• **本文**:
- - -

データベース『世界と日本』(代表:田中明彦)
日本政治・国際関係データベース
政策研究大学院大学・東京大学東洋文化研究所

[文書名] ABC Color紙による岸田総理への書面インタビュー

[場所] 
[年月日] 2024年5月3日
[出典] 首相官邸
[備考] 
[全文] 

問1.今回のパラグアイ訪問の目的いかん。

回答

 ペニャ大統領の招待を受け、パラグアイを初めて訪問することができ光栄。総理として初めてとなる中南米の訪問国として、パラグアイとブラジルを選ばせていただいた。本年は、日本・パラグアイ外交関係樹立105周年となる節目の年。1世紀以上にわたる友好協力関係をさらなる高みに引き上げたい。

 パラグアイと我が国は、自由、民主主義、法の支配等の価値や原則を共有しており、信頼できる重要なパートナー。これまで国連を含む国際場裡(じょうり)の様々な場面で協力してきた。ロシアによるウクライナ侵略や中東情勢等、国際社会の分断・対立が深まり、法の支配に基づく自由で開かれた国際秩序が危機に直面する中、価値と原則を共有するパラグアイのペニャ大統領と個人的にも信頼関係を築きながら、国際社会が直面する諸課題について連携して取り組み、協調する世界を創り出すために協力していくことを確認したい。

 また、今年はペルーでAPEC(アジア太平洋経済協力)、ブラジルでG20(金融・世界経済に関する首脳会合) が開催されるなど、南米が世界の重要な舞台となる「南米イヤー」ともいうべき年。パラグアイと共にこの「南米イヤー」を有意義なものにしたい。

問2.日・パラグアイ関係において重要視している点は何か。また、日本にとって地政学的な観点からのパラグアイの重要性いかん。

回答

 パラグアイと日本は、政治、経済、開発協力、文化、人的交流等多岐にわたる分野で結びつきを深めてきた。本年105周年を迎える両国の外交関係の中で、88年目を迎えるパラグアイにおける日系人の活躍、また、70年目を迎える開発協力は、日本とパラグアイの友好・信頼関係の確固たる基礎となっている。今回の私の訪問でも新たな協力覚書への署名が行われ、更に幅広い分野で関係を深めていくことを確認したい。

- - -

• **元データ**:
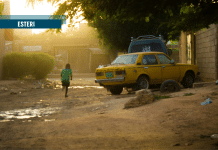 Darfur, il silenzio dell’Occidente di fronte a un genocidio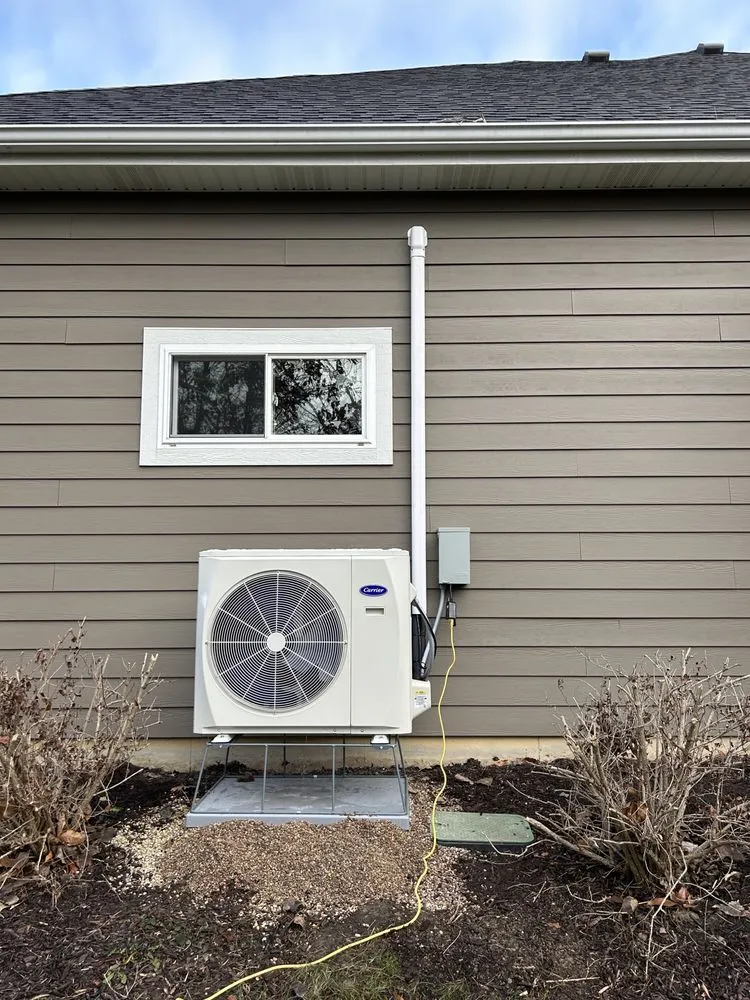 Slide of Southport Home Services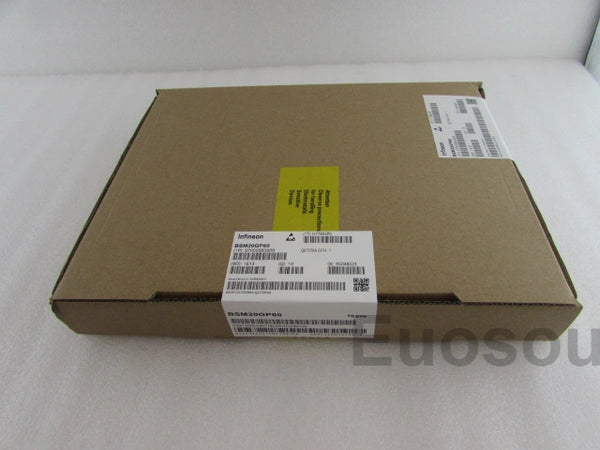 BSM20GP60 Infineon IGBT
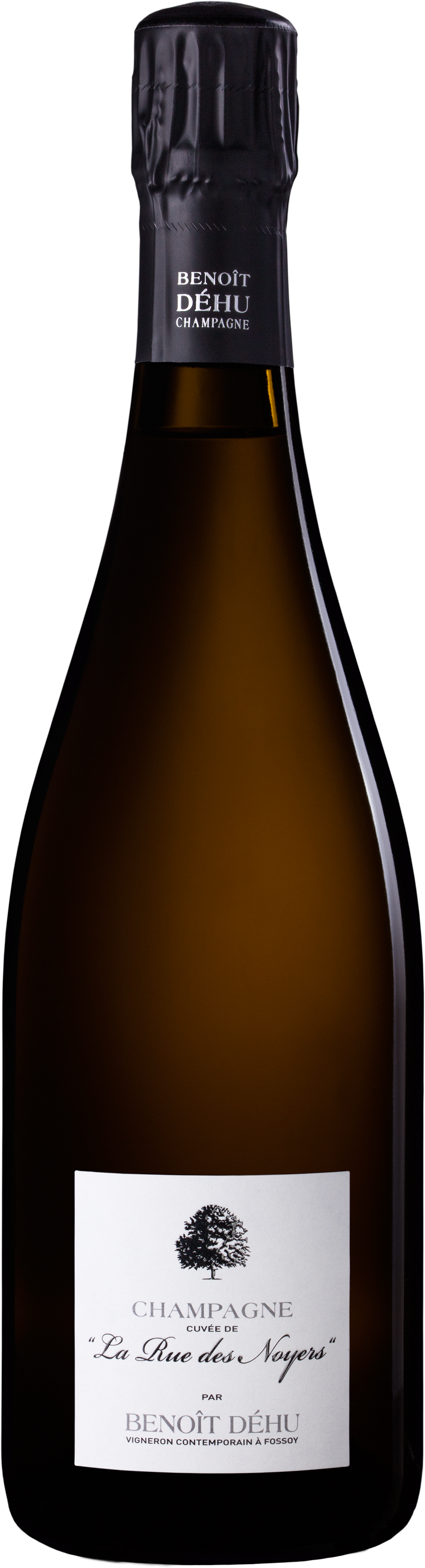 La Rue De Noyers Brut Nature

- - -

• **演習の課題**:
**1)** 本文のうち、「パラグアイと我が国は、自由、」で始まり「深めていくことを確認したい。」まで続く部分を、一字も変えずに抜き出すこと。
**2)** 本文によると、パラグアイにおける日系人の活躍は今年で何年目を迎えるか。

• **演習の解答**:
**1)**
パラグアイと我が国は、自由、民主主義、法の支配等の価値や原則を共有しており、信頼できる重要なパートナー。これまで国連を含む国際場裡(じょうり)の様々な場面で協力してきた。ロシアによるウクライナ侵略や中東情勢等、国際社会の分断・対立が深まり、法の支配に基づく自由で開かれた国際秩序が危機に直面する中、価値と原則を共有するパラグアイのペニャ大統領と個人的にも信頼関係を築きながら、国際社会が直面する諸課題について連携して取り組み、協調する世界を創り出すために協力していくことを確認したい。

 また、今年はペルーでAPEC(アジア太平洋経済協力)、ブラジルでG20(金融・世界経済に関する首脳会合) が開催されるなど、南米が世界の重要な舞台となる「南米イヤー」ともいうべき年。パラグアイと共にこの「南米イヤー」を有意義なものにしたい。

問2.日・パラグアイ関係において重要視している点は何か。また、日本にとって地政学的な観点からのパラグアイの重要性いかん。

回答

 パラグアイと日本は、政治、経済、開発協力、文化、人的交流等多岐にわたる分野で結びつきを深めてきた。本年105周年を迎える両国の外交関係の中で、88年目を迎えるパラグアイにおける日系人の活躍、また、70年目を迎える開発協力は、日本とパラグアイの友好・信頼関係の確固たる基礎となっている。今回の私の訪問でも新たな協力覚書への署名が行われ、更に幅広い分野で関係を深めていくことを確認したい。

**2)** 88年目